**DESCRIPTION OF THE TASK**
Rewrite all of the material below with "camera lens" swapped for "camera" and everything else kept the same. Don't include the pictures in your answer.
------------------------------------------------------------------------
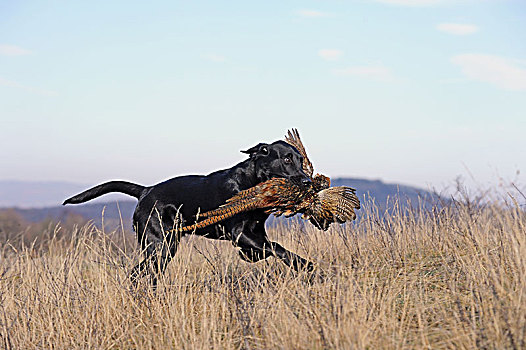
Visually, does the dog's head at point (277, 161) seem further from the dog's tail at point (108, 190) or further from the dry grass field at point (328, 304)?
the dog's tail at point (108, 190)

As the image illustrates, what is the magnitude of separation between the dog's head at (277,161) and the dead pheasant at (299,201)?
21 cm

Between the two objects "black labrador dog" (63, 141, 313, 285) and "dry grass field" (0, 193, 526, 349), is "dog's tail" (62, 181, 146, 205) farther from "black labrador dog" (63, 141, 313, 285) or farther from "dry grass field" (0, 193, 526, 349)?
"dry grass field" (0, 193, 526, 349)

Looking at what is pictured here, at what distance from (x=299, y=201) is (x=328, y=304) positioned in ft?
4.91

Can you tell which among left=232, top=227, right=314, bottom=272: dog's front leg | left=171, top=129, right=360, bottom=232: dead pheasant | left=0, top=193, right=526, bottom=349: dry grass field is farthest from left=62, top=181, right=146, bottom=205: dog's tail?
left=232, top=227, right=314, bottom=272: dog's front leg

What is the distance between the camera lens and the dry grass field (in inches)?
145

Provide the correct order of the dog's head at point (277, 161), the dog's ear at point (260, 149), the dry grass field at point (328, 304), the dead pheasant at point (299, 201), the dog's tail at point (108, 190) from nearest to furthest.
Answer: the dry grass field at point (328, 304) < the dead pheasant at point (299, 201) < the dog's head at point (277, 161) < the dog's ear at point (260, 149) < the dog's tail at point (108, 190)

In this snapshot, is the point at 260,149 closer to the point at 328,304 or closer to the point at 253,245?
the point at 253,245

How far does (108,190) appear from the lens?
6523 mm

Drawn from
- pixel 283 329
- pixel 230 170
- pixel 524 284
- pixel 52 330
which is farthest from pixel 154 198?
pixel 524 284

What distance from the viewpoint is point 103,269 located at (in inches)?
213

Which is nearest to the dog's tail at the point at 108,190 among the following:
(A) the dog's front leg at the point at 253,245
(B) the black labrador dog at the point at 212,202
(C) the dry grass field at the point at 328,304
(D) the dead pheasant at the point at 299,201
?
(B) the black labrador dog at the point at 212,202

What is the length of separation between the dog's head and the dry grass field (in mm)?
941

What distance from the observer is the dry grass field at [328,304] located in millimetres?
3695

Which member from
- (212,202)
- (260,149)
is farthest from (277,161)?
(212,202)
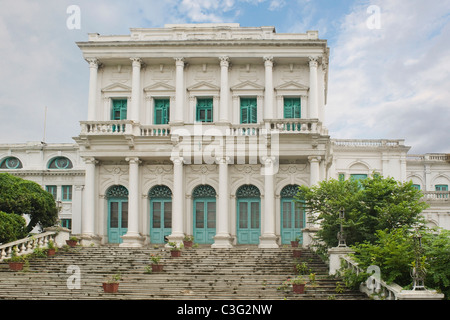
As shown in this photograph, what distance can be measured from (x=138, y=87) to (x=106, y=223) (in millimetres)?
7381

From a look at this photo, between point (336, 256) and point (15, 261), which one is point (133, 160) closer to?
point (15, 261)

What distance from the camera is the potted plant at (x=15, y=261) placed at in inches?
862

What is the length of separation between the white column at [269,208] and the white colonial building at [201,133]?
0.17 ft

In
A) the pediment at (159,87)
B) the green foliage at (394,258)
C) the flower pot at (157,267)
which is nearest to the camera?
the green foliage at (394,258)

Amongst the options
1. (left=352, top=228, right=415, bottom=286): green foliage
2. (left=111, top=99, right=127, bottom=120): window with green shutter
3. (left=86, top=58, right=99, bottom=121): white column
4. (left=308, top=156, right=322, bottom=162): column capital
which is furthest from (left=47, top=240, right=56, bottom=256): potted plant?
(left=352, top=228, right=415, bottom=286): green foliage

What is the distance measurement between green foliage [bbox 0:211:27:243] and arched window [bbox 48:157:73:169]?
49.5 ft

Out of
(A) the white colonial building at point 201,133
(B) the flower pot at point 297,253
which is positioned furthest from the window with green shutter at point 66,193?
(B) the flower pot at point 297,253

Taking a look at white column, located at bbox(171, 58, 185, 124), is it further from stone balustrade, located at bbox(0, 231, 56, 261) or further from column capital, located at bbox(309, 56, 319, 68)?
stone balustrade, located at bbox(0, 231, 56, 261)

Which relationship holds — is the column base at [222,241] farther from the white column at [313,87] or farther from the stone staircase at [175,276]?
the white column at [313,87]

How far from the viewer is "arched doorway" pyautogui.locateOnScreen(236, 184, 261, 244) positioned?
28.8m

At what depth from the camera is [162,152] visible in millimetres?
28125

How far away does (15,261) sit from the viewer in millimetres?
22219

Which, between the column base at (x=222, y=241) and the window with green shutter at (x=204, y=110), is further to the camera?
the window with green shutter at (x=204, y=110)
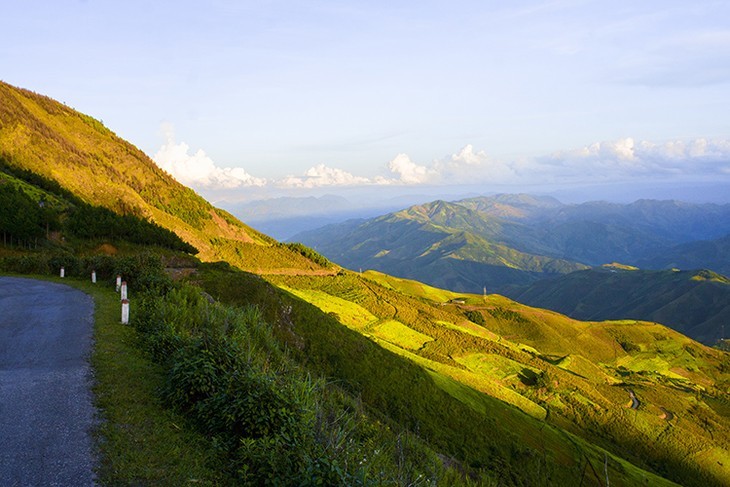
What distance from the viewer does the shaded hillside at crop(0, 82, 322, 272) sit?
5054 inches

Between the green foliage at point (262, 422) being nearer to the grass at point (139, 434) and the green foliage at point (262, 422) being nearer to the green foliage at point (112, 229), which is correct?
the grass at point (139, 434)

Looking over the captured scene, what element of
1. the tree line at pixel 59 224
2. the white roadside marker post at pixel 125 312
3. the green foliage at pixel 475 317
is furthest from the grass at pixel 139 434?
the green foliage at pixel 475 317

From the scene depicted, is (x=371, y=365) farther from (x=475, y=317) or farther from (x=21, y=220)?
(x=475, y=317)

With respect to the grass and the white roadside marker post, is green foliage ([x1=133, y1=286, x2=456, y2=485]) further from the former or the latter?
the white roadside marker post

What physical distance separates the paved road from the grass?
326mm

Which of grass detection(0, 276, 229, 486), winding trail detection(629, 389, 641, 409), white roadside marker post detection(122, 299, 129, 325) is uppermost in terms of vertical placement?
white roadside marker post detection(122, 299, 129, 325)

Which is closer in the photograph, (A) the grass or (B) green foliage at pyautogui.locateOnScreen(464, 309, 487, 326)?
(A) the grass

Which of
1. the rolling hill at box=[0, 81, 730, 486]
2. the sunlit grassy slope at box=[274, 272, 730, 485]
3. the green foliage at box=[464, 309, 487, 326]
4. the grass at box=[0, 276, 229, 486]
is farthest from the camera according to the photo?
------------------------------------------------------------------------
**EXERCISE OUTPUT**
Visually, does the dog's head at point (277, 161) seem further from the dog's tail at point (108, 190) or further from the dry grass field at point (328, 304)?
the dog's tail at point (108, 190)

As the image illustrates, what is the magnitude of separation between the dog's head at (277,161) and the dead pheasant at (299,201)?
21 cm

Between the two objects "black labrador dog" (63, 141, 313, 285) and "dry grass field" (0, 193, 526, 349), is "dog's tail" (62, 181, 146, 205) farther from "black labrador dog" (63, 141, 313, 285) or farther from "dry grass field" (0, 193, 526, 349)?
"dry grass field" (0, 193, 526, 349)

Looking at what is pictured here, at what distance from (x=299, y=201) is (x=328, y=304) positioned in ft?
4.91

Can you tell which among left=232, top=227, right=314, bottom=272: dog's front leg | left=171, top=129, right=360, bottom=232: dead pheasant | left=0, top=193, right=526, bottom=349: dry grass field is farthest from left=62, top=181, right=146, bottom=205: dog's tail?
left=232, top=227, right=314, bottom=272: dog's front leg

What is the distance between the camera and the dry grass field (in inches)?
145

Provide the correct order of the dog's head at point (277, 161), the dog's ear at point (260, 149), the dry grass field at point (328, 304), the dead pheasant at point (299, 201), the dog's tail at point (108, 190) from nearest to furthest.
Answer: the dry grass field at point (328, 304) < the dead pheasant at point (299, 201) < the dog's head at point (277, 161) < the dog's ear at point (260, 149) < the dog's tail at point (108, 190)

In this snapshot, is the point at 260,149 closer to the point at 328,304 or closer to the point at 253,245?
the point at 253,245

How far does (108,190) appear from the lens?
6523 mm

Drawn from
- pixel 283 329
- pixel 230 170
- pixel 524 284
- pixel 52 330
which is farthest from pixel 154 198?
pixel 524 284

What distance from the viewpoint is point 103,269 located at (in inches)?
213

Which is nearest to the dog's tail at the point at 108,190 among the following:
(A) the dog's front leg at the point at 253,245
(B) the black labrador dog at the point at 212,202
(C) the dry grass field at the point at 328,304
(D) the dead pheasant at the point at 299,201
?
(B) the black labrador dog at the point at 212,202

What is the length of separation between the dog's head and the dry grass field (in mm)?
941

What distance from the observer is the dry grass field at [328,304] located in millimetres?
3695

Which member from
- (212,202)
- (260,149)
is farthest from (277,161)?
(212,202)
As shown in this photograph, what distance can be measured from (x=138, y=87) to (x=106, y=223) (in millimetres)?
7381

From a look at this photo, between point (336, 256) and point (15, 261), which one is point (133, 160) closer to?
point (15, 261)

What distance from the camera is the potted plant at (x=15, y=261) placed at in inches?
862

What is the length of separation between the white column at [269,208] and the white colonial building at [201,133]?
0.17 ft

In
A) the pediment at (159,87)
B) the green foliage at (394,258)
C) the flower pot at (157,267)
which is nearest to the camera?
the green foliage at (394,258)

Amongst the options
1. (left=352, top=228, right=415, bottom=286): green foliage
2. (left=111, top=99, right=127, bottom=120): window with green shutter
3. (left=86, top=58, right=99, bottom=121): white column
4. (left=308, top=156, right=322, bottom=162): column capital
which is furthest from (left=47, top=240, right=56, bottom=256): potted plant?
(left=352, top=228, right=415, bottom=286): green foliage

What is the distance measurement between green foliage [bbox 0:211:27:243] and arched window [bbox 48:157:73:169]?
49.5 ft

Out of
(A) the white colonial building at point 201,133
(B) the flower pot at point 297,253
which is positioned furthest from the window with green shutter at point 66,193?
(B) the flower pot at point 297,253

Taking a look at white column, located at bbox(171, 58, 185, 124), is it further from stone balustrade, located at bbox(0, 231, 56, 261) or further from column capital, located at bbox(309, 56, 319, 68)?
stone balustrade, located at bbox(0, 231, 56, 261)

Which relationship holds — is the column base at [222,241] farther from the white column at [313,87] or farther from the stone staircase at [175,276]?
the white column at [313,87]

How far from the viewer is "arched doorway" pyautogui.locateOnScreen(236, 184, 261, 244) positioned?
28.8m

At what depth from the camera is [162,152] visible in millimetres?
28125

How far away does (15,261) sit from the viewer in millimetres?
22219

Which, between the column base at (x=222, y=241) and the window with green shutter at (x=204, y=110), is further to the camera?
the window with green shutter at (x=204, y=110)
What distance from the viewer does the shaded hillside at crop(0, 82, 322, 272) sit?
5054 inches

Between the green foliage at point (262, 422) being nearer to the grass at point (139, 434) and the green foliage at point (262, 422) being nearer to the green foliage at point (112, 229), which is correct?
the grass at point (139, 434)

Looking over the captured scene, what element of
1. the tree line at pixel 59 224
2. the white roadside marker post at pixel 125 312
3. the green foliage at pixel 475 317
is furthest from the grass at pixel 139 434?
the green foliage at pixel 475 317

From the scene depicted, is (x=371, y=365) farther from (x=475, y=317) or farther from (x=21, y=220)?
(x=475, y=317)

With respect to the grass and the white roadside marker post, is green foliage ([x1=133, y1=286, x2=456, y2=485]) further from the former or the latter?
the white roadside marker post

What physical distance separates the paved road from the grass?
326mm

Which of grass detection(0, 276, 229, 486), winding trail detection(629, 389, 641, 409), white roadside marker post detection(122, 299, 129, 325) is uppermost in terms of vertical placement?
white roadside marker post detection(122, 299, 129, 325)

Which is closer in the photograph, (A) the grass or (B) green foliage at pyautogui.locateOnScreen(464, 309, 487, 326)?
(A) the grass

Which of
1. the rolling hill at box=[0, 81, 730, 486]
2. the sunlit grassy slope at box=[274, 272, 730, 485]
3. the green foliage at box=[464, 309, 487, 326]
4. the grass at box=[0, 276, 229, 486]
is farthest from the camera according to the photo?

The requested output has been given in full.